Starting point is 00:29:43 I'd be coming in crying, where's ball, where's off? Shake it off, son. Shake it off. Rub some dirt on it. Dad, I'd like to shake it off, but the bone is sticking out. And I can't. Get out of the way of the TV, dish me up some ice cream. Okay, you know, that was my dad, all right? So, dads, I don't care if it wasn't modeled for you, figure it out. Because if you can't be affectionate, what's going to happen to your boys is your boys aren't going to be able to express themselves emotionally. If you can't be affectionate to your little girls, they're going to express themselves sexually. You know, most promiscuous teenagers point back to an absentee or non-affectionate father. They need that skin hunger fed, and they're going to find it fed someplace, some, somewhere. So practice. If you're not,
Starting point is 00:30:31 practice today, even just walking out to your car, put your arm around your kid. When you're watching TV, watching the football game, throw your leg over, you know, whatever it is. I mean, figure out some sit next, but whatever. If you don't know what to do, trip and fall on them, okay? And just hold them down for a little bit, okay? And just, oh, sorry, I can't get up. You know, but so start somewhere.

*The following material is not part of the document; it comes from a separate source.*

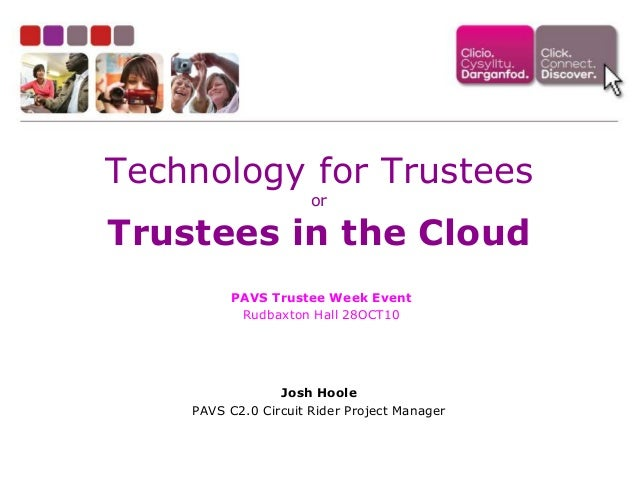 Technology for Trustees or Trustees in the Cloud Josh Hoole PAVS C2.0 Circuit Rider Project Manager PAVS Trustee Week Even...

That's all part of parenting is, is start somewhere that something is better than nothing. Here's the third thing all kids need is they need serious fun. And really, the only criticism some Kathy and I have got from other people on in this book, Intentional Parenting, is this, people say, how does this make your top 10 list?
Starting point is 00:31:13 Really, how does fun make your top 10 list? And typically people that ask that don't really fully understand child development. Because in today's world, today's kids are more stressed out than any previous generation. You don't, you Google it. Google delayed adolescence. You know, delay, they're saying adolescence goes into 28 years old. You know, why are people 10 years ago were getting married at the age 22? now they're getting married at age 28.
Starting point is 00:31:38 Childhood is being extended because kids are so stressed out that they're not growing up the way that they should. We live in a faster-paced world than ever before. This little device right here is the end of innocence. We're always one-click away from being exposed to something that is going to change your world. And everything is happening so fast. Kids, information, technology, the whole bit. Kids are stressed out. Plus, I think we live in a generation of insecure parents.
Starting point is 00:32:11 And insecure parents put pressure on their kids to perform and to become great so that parents will feel better about themselves. See, some of you, you haven't really called this out by name yet, but you are parenting for the approval of other people. And every time you're parenting for the approval of other people, you're adding pressure to your kids and you're actually, your insecurity is creating shame in them. And so what's going to happen, instead of you paying for your own therapy right now, they're going to be paying for therapy for the rest of their lives. They're so stressed out that we've got to have some serious fun. Implement fun times in your family.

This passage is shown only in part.